Jewett also references a Greek maxim by Menander (“return grief for grief, and more than love for love”, Sent. Byz. 448), and a dictum by Epictetus (“where a man rejoices with good reason, there others may rejoice with him”, Diss. 2.5.23). (See Jewett, Romans, Hermeneia, p.767.)

So the wider existence of this ethical stance needs to be noted; Paul—and indeed Jesus—was not alone in recognising the virtue of fostering a sympathetic understanding of others, and of working collaboratively towards a cohesive and cordial communal life.
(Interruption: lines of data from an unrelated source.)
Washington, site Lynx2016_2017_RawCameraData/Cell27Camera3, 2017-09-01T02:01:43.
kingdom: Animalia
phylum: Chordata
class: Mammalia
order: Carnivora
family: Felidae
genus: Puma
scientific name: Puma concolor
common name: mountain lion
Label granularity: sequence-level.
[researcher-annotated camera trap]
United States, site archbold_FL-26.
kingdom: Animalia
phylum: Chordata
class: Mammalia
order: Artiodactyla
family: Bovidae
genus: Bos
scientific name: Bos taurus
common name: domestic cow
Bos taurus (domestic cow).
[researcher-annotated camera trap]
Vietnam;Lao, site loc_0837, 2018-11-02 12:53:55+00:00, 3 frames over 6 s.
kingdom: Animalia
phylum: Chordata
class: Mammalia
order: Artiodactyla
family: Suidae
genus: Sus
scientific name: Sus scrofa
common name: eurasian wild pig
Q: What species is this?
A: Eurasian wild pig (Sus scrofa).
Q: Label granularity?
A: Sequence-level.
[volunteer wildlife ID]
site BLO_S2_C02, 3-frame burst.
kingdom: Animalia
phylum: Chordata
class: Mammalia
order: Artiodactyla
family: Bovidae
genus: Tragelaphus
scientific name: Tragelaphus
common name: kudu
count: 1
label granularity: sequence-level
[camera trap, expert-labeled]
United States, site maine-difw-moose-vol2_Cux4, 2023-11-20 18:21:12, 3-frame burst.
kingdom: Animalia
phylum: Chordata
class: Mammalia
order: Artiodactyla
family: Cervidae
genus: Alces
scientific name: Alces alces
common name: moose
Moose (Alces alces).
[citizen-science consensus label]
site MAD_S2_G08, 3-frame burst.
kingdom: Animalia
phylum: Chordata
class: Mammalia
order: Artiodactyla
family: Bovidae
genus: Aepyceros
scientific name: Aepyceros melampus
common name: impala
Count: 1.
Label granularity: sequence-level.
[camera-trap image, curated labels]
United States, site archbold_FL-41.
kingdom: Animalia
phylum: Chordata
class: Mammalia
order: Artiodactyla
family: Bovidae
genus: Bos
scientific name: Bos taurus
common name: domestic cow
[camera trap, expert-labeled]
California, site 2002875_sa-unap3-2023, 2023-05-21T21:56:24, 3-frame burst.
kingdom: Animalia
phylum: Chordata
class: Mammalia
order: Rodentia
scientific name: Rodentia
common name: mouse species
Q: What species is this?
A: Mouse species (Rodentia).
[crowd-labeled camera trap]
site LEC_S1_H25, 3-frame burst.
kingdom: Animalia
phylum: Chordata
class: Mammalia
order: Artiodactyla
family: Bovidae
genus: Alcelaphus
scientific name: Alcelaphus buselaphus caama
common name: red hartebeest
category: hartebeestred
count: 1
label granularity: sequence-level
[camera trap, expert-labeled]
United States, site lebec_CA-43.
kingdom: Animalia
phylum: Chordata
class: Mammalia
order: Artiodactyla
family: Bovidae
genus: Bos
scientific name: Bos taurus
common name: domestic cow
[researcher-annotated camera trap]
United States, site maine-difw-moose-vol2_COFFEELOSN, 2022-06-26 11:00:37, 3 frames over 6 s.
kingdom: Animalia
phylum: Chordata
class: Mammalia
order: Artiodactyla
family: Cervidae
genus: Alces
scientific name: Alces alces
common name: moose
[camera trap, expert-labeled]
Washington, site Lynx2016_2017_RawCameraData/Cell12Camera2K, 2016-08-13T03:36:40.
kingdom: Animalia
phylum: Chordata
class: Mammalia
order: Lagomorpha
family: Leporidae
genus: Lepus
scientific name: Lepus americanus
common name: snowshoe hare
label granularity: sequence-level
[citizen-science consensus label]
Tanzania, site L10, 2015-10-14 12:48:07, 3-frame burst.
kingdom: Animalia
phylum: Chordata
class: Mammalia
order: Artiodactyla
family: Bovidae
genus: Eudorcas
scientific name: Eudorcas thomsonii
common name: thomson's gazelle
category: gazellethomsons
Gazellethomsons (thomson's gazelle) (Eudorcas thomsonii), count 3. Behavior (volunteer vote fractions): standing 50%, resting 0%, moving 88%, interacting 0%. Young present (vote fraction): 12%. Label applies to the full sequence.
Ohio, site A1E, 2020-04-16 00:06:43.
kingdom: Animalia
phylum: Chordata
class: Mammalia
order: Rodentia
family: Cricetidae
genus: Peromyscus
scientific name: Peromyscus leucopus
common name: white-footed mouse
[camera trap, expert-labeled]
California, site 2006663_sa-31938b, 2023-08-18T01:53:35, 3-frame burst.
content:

Indeed, it can be no accident that this string of ethical exhortations which Paul collected in 12:9–21 follows immediately after his use of the image of the body as a metaphor for the interconnected and interdependent life of the community, in 12:3–8.

So the various injunctions collected in this passage—“live in harmony with one another”, “contribute to the needs of the saints”, even “extend hospitality to strangers” and indeed “live peaceably with all”—stand as important guides for the communities of faith in Rome, and indeed prove to be wise guides for life in any community, at any time, through into the present day. Faith calls us into relationship with others, and those relationships are to be marked by respect and integrity. May it be so!